[WHAT IS NEEDED]:
Please copy all of the entries below word for word, changing nothing.

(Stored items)
□ □ □ □ □

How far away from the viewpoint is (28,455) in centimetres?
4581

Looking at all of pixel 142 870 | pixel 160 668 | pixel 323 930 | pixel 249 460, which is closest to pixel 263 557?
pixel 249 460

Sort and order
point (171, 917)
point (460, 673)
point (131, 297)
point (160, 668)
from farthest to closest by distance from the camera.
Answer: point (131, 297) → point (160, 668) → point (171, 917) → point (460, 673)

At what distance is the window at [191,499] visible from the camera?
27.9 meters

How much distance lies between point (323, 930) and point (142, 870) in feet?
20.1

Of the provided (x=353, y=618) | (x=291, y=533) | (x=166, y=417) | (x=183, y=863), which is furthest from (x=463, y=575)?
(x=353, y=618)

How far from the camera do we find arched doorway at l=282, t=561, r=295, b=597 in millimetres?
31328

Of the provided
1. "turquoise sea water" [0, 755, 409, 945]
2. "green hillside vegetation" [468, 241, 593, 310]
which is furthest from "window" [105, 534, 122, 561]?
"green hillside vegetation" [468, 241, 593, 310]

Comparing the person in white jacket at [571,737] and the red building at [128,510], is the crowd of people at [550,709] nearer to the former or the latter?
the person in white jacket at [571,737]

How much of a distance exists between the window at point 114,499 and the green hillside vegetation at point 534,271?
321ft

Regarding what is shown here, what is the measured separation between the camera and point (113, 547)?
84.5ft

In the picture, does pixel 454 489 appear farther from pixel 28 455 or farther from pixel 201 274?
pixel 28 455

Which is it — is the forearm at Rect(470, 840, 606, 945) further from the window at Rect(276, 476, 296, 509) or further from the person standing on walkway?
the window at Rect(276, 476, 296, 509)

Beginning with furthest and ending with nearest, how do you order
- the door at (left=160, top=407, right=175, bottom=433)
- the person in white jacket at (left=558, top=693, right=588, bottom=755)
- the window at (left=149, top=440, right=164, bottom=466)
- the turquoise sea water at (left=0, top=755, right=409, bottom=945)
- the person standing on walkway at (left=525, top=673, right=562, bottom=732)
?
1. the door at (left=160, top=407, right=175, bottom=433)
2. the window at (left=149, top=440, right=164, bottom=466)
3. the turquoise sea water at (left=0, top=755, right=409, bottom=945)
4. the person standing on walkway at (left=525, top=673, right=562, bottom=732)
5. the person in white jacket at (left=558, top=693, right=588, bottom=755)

□ □ □ □ □

[EXPECTED OUTPUT]:
How far away from the viewpoint is (28,455) in centimetres?
4581

Looking at all of pixel 142 870 | pixel 160 668 | pixel 323 930 | pixel 249 460, which is closest to pixel 263 557?
pixel 249 460

Sort and order
point (171, 917)
point (460, 673)
point (131, 297)
point (160, 668)
from farthest to closest by distance from the camera.
Answer: point (131, 297) → point (160, 668) → point (171, 917) → point (460, 673)

At what distance is the window at [191,499] visible from the camera?
27.9 meters

How much distance lies between point (323, 930) and point (142, 870) in feet?
20.1

Of the provided (x=353, y=618) | (x=291, y=533) | (x=166, y=417) | (x=183, y=863), which is furthest from (x=463, y=575)?
(x=353, y=618)

How far from the camera do we find arched doorway at l=282, t=561, r=295, b=597 in millimetres?
31328

Of the provided
1. "turquoise sea water" [0, 755, 409, 945]
2. "green hillside vegetation" [468, 241, 593, 310]
which is furthest from "window" [105, 534, 122, 561]?
"green hillside vegetation" [468, 241, 593, 310]

Comparing the person in white jacket at [571,737] and the red building at [128,510], is the crowd of people at [550,709] nearer to the former or the latter?
the person in white jacket at [571,737]

How much of a distance exists between the window at point 114,499 and the green hillside vegetation at point 534,271?
321ft

Regarding what is shown here, what is the measured separation between the camera and point (113, 547)?
84.5ft

In the picture, does pixel 454 489 appear farther from pixel 28 455 or farther from pixel 201 274?
pixel 28 455

Which is it — is the forearm at Rect(470, 840, 606, 945) further from the window at Rect(276, 476, 296, 509) or further from the person standing on walkway?
the window at Rect(276, 476, 296, 509)

Beginning with furthest and ending with nearest, how do you order
- the door at (left=160, top=407, right=175, bottom=433)
- the person in white jacket at (left=558, top=693, right=588, bottom=755)
- the window at (left=149, top=440, right=164, bottom=466)
- the turquoise sea water at (left=0, top=755, right=409, bottom=945)
- the person standing on walkway at (left=525, top=673, right=562, bottom=732)
?
1. the door at (left=160, top=407, right=175, bottom=433)
2. the window at (left=149, top=440, right=164, bottom=466)
3. the turquoise sea water at (left=0, top=755, right=409, bottom=945)
4. the person standing on walkway at (left=525, top=673, right=562, bottom=732)
5. the person in white jacket at (left=558, top=693, right=588, bottom=755)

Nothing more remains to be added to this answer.